We start by setting up the environment.

In [1]:
%pylab inline
Populating the interactive namespace from numpy and matplotlib

The data is from Chapter 4 of MLS. The variable x corresponds to the weight of various animals measured in grams; the variable y corresponds to the heart rate of the animal in beats per minute.

In [2]:
x=[4,25,200,300,2000,5000,30000,50000,70000,450000,500000,3000000]
y=[660,670,420,300,205,120,85,70,72,38,40,48]
In [3]:
plot(x,y,'o')
Out[3]:
[<matplotlib.lines.Line2D at 0x7f048f4e6110>]

The data is very much clustered in one corner of the coordinate system. This is strongly suggests choosing some logarithmic scale. Let's first try a logarithmic scale on the data. If the y depended on x exponentially, we would see a straight line.

In [4]:
semilogy(x,y,'o')
Out[4]:
[<matplotlib.lines.Line2D at 0x7f048f3f97d0>]

Not much better. So let's test for an allometric relationship, which would show up as a straight line in a doubly logarithmic plot.

In [5]:
loglog(x,y,'o')
Out[5]:
[<matplotlib.lines.Line2D at 0x7f048f3b1790>]

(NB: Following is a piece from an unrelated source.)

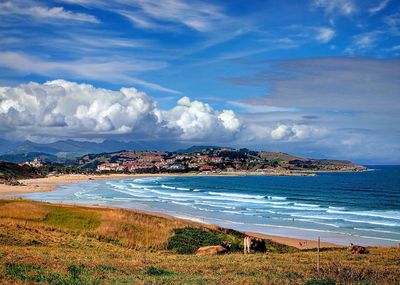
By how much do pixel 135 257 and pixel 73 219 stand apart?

This rather strongly indicates an allometric relationship. So let's fit a line on the log-log scale.

In [6]:
l1=polyfit(log(x),log(y),1)

The first and last data point look like outliers, so we might want to exclude them when fitting:

In [7]:
l2=polyfit(log(x[1:-1]),log(y[1:-1]),1)

Let's now define the fitting functions for both cases and plot them together with the data:

In [8]:
def f1(x):
    return exp(l1[1]) * x**l1[0]

def f2(x):
    return exp(l2[1]) * x**l2[0]

loglog(x, y, 'o',
       x,f1(x),
       x,f2(x))

legend(('Data','Allometric Fit','Allometric Fit Excluding Endpoints'))

xlabel('Weight [g]')
ylabel('Heart rate [bpm]')
Out[8]:
<matplotlib.text.Text at 0x7f048f206650>

We can also test for the goodness of fit using the correlation coefficient. Note that Scipy, different from Matlab, always returns a correlation matrix containing all pairwise correlation coefficients between the data vectors given.

In [9]:
corrcoef(x,y)
Out[9]:
array([[ 1.        , -0.33406368],
       [-0.33406368,  1.        ]])

So the value we are interested in is the off-diagonal element (the matrix is always symmetric), this is the element with index [0,1]. The 1 on the diagonal simply reflects that each data vector is perfectly correlated with itself.

In [10]:
corrcoef(x,y)[0,1]
Out[10]:
-0.33406368101442896

This shows that the correlation is not very good, in agreement what we see in the first plot above. Similarly, the correlation

In [11]:
corrcoef(x,log(y))[0,1]
Out[11]:
-0.44281354486633406

is still very weak, as seen in the second plot above. Testing for the correlation of an allometric fit,

In [12]:
corrcoef(log(x),log(y))[0,1]
Out[12]:
-0.97679283764252967

shows a rather strong correlation. Excluding the first and last point,

In [13]:
corrcoef(log(x[1:-1]),log(y[1:-1]))[0,1]
Out[13]:
-0.99554869734545437

is even better. This result says that

In [14]:
corrcoef(log(x[1:-1]),log(y[1:-1]))[0,1]**2 * 100
Out[14]:
99.111720878623117

percent of the variance on the doubly logarithmic scale is explained by the fit.